Sul mensile statunitense Psychiatric Times lo scorso mese è stato pubblicato un articolo intitolato “Serotonin or Not, Antidepressants Work”, scritto a quattro mani da Ronald W. Pie e George Dawson, dottori in psichiatria e professori in psicofarmacologia in diverse università USA. I due autori ribattono a un recente studio britannico in cui viene messa in discussione l’utilità degli antidepressivi, se non quella di “intorpidire le emozioni”. Da qui si è aperto un dibattito in Rete sull’origine della depressione stessa, sul ruolo della serotonina e sui farmaci utilizzati per curarla.

Non esiste una “teoria della serotonina”.

Pie e Dawson ricordano che non è mai esistita una teoria della serotonina in base alla quale un suo squilibrio geneticamente/costituzionalmente inteso porti in tutti i casi alla depressione.
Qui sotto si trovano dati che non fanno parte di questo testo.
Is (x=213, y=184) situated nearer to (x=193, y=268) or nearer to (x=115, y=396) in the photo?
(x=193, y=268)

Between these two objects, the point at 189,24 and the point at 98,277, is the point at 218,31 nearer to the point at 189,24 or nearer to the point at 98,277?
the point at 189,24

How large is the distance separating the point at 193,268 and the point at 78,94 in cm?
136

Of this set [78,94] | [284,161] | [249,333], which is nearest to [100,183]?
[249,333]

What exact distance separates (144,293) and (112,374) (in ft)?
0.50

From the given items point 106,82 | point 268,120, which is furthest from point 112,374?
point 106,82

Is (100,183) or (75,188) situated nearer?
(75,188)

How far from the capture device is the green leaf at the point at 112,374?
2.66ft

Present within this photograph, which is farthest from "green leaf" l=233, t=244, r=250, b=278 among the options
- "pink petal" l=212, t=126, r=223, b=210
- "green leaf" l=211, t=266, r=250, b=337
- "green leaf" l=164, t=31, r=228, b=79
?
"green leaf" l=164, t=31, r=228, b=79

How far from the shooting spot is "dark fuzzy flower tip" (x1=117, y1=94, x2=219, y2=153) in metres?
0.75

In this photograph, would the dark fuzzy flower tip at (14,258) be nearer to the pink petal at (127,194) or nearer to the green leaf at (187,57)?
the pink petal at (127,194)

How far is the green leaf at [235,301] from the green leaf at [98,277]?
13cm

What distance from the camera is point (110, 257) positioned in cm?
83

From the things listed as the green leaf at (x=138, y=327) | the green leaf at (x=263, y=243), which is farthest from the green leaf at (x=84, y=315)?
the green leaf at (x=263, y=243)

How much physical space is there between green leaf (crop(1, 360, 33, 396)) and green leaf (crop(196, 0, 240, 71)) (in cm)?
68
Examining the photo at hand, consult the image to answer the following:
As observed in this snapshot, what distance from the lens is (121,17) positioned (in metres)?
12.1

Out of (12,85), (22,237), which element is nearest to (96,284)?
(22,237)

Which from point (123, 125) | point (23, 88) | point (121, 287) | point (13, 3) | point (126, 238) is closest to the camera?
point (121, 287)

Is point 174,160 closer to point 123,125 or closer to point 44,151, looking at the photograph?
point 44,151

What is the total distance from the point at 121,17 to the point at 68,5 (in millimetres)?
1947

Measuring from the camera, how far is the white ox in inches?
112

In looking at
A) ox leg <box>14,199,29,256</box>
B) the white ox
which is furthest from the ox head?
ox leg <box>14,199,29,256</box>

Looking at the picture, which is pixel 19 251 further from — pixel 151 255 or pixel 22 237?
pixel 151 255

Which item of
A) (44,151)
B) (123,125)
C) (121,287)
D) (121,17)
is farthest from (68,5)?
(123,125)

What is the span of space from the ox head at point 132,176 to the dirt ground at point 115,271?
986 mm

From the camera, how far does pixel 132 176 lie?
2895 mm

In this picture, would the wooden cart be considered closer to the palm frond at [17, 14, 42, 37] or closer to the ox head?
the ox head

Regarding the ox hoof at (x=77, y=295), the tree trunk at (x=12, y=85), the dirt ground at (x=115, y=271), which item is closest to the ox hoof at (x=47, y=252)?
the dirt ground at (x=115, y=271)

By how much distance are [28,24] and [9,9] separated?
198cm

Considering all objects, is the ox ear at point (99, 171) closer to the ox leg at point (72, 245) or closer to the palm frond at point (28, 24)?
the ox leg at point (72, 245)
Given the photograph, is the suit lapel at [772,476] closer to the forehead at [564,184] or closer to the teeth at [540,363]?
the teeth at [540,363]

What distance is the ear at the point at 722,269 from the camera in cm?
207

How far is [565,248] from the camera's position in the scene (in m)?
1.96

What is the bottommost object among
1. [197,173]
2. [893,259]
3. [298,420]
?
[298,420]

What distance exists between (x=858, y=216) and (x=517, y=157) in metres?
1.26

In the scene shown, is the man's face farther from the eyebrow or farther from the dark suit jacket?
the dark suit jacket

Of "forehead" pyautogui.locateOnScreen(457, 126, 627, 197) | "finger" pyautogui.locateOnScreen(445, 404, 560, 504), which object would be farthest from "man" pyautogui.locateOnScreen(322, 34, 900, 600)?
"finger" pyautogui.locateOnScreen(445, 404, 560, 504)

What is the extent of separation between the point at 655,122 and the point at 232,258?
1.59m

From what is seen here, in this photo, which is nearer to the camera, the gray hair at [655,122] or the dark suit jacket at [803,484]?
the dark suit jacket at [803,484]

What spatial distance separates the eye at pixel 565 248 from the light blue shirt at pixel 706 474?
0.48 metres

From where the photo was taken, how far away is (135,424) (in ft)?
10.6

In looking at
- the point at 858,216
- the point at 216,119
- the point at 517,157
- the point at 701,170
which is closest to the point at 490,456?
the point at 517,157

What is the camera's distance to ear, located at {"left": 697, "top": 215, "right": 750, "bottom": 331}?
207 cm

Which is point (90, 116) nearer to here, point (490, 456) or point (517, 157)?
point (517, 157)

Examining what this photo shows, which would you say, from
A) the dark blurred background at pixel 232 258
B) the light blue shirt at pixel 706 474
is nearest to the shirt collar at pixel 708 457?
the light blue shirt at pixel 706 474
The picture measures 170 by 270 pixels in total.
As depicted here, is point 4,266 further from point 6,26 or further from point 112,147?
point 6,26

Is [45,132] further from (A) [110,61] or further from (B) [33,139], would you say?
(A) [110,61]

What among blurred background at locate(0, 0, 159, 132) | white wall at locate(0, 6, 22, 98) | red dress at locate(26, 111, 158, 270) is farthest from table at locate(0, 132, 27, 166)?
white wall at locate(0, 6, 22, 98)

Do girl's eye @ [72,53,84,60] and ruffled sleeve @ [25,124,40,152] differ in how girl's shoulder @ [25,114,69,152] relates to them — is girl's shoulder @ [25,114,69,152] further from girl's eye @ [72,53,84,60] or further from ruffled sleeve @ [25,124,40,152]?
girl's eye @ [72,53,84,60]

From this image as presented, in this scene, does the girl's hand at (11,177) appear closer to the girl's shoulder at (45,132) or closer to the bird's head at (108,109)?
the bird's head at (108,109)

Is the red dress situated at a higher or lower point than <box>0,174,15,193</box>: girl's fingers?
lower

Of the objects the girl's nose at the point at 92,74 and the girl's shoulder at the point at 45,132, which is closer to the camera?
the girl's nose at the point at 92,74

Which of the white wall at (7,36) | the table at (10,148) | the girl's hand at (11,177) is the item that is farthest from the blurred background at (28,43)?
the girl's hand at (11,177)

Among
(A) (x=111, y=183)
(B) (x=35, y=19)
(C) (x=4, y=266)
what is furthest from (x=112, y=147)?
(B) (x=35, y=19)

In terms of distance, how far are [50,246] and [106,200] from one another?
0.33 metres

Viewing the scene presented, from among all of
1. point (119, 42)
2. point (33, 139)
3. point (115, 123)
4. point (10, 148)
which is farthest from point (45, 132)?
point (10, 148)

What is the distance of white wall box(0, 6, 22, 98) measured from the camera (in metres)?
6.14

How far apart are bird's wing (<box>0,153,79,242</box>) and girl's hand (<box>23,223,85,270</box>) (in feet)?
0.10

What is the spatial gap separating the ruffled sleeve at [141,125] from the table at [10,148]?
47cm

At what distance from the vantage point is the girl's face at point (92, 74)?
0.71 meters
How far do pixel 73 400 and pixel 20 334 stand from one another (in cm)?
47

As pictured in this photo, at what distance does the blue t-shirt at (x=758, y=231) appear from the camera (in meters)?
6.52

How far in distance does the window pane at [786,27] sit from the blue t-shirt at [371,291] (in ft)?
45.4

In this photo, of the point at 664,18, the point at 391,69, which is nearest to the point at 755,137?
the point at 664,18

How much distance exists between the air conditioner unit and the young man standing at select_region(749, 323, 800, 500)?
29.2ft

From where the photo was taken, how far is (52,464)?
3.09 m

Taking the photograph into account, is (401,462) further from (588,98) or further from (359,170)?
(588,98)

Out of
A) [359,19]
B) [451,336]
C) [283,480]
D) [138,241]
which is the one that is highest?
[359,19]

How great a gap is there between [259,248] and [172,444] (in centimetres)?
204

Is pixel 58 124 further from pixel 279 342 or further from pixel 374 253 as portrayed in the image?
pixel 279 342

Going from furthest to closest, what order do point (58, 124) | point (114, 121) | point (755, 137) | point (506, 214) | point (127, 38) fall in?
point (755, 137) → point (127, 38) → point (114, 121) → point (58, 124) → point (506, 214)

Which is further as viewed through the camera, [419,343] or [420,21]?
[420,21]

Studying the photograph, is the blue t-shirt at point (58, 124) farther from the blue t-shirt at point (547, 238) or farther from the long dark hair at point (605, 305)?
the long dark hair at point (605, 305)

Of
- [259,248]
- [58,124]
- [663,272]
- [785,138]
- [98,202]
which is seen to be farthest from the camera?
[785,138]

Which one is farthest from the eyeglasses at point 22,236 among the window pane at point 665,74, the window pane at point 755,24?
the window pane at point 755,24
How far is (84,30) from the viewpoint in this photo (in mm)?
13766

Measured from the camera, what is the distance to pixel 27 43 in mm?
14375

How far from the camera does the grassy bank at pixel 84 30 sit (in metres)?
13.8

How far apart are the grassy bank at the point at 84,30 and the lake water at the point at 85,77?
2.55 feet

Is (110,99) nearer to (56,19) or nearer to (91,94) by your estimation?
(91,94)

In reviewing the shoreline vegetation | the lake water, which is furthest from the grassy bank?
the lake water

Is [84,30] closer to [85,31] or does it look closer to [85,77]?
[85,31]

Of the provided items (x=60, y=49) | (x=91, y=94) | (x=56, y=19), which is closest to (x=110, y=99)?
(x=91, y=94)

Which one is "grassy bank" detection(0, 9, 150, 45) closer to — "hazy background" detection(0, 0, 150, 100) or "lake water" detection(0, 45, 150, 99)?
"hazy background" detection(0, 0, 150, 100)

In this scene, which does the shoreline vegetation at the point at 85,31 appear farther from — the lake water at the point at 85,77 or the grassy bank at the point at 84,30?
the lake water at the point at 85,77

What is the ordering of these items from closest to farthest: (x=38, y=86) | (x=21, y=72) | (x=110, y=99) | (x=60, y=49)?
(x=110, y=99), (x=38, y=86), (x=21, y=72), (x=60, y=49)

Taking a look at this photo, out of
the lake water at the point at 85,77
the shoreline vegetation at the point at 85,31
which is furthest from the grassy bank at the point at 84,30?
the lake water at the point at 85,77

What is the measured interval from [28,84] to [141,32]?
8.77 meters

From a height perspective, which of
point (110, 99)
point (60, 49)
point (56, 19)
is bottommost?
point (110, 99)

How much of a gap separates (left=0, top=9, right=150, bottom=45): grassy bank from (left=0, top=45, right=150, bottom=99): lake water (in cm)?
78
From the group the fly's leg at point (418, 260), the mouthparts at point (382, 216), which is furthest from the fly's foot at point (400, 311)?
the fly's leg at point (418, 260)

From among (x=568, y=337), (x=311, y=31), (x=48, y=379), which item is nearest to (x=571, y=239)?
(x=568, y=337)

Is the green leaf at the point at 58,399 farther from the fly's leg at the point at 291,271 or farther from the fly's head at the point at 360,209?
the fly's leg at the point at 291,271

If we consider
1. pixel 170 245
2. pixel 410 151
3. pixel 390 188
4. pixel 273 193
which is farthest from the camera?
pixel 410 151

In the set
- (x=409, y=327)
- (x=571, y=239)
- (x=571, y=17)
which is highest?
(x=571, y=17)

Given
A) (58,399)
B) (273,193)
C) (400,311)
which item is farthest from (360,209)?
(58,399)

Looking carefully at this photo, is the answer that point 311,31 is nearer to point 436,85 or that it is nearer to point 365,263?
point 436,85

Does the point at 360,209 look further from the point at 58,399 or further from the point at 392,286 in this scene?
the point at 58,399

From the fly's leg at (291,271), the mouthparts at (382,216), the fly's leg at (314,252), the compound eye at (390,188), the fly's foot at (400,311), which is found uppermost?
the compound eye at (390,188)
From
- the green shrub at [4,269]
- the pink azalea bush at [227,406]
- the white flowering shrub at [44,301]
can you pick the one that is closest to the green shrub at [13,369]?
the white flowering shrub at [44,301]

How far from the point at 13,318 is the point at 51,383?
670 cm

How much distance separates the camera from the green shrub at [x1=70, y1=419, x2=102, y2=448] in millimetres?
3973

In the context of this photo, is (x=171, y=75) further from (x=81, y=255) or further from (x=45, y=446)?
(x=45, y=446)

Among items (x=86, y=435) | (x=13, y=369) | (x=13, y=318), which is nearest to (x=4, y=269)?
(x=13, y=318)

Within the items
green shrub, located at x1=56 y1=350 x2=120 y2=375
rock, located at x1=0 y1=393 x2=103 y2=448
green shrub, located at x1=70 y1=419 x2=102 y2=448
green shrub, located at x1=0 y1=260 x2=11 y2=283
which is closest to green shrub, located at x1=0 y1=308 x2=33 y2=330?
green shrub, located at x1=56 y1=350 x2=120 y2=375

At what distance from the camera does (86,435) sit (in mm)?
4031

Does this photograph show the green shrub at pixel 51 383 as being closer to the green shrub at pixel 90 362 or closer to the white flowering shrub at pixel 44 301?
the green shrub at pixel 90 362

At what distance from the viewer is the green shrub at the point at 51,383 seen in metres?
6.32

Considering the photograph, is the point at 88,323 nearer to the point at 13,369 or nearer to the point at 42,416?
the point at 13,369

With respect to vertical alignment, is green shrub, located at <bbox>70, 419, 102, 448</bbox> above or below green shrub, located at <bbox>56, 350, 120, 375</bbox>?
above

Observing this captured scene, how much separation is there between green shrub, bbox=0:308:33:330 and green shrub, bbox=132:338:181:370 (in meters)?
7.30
È ugualmente concepibile che le prime esperienze del neonato o del bambino possano causare cambiamenti biochimici e che questi possano esporre alcuni individui a depressione in età adulta. A fronte di una diagnosi di disturbo depressivo non possono mai essere esclusi fattori biochimici, fisiologici e psicologici concomitanti.

Serotonina e casi di depressione.

Da anni ormai gli psichiatri sono consapevoli che l’eziologia della depressione e di altri disturbi dell’umore non può essere spiegata esclusivamente in base a un unico neurotrasmettitore: serotonina, noradrenalina o qualche altra ammina biogenica. Basti pensare che il cervello contiene da 50 a 100 neurotrasmettitori: uno solo di questi non può spiegare una malattia così complessa come la depressione (né ci sono elementi scientifici che lo dimostrino). Le ipotesi e gli studi sui disturbi dell’umore si sono estesi ben al di là della serotonina, così come la ricerca e la produzione farmacologica di antidepressivi. Per più di 40 anni il paradigma operativo adottato in psichiatria è stato di tipo biopsicosociale, vale a dire che le cause della depressione possono essere molteplici e di varia natura. Michael Bloomfield, ricercatore all’University College London: “Non credo di aver incontrato scienziati o psichiatri seri che pensino che tutti i casi di depressione siano causati da un semplice squilibrio chimico della serotonina. Ciò che resta possibile è che per alcune persone con determinati tipi di depressione i cambiamenti nel sistema della serotonina possano contribuire ai loro sintomi”.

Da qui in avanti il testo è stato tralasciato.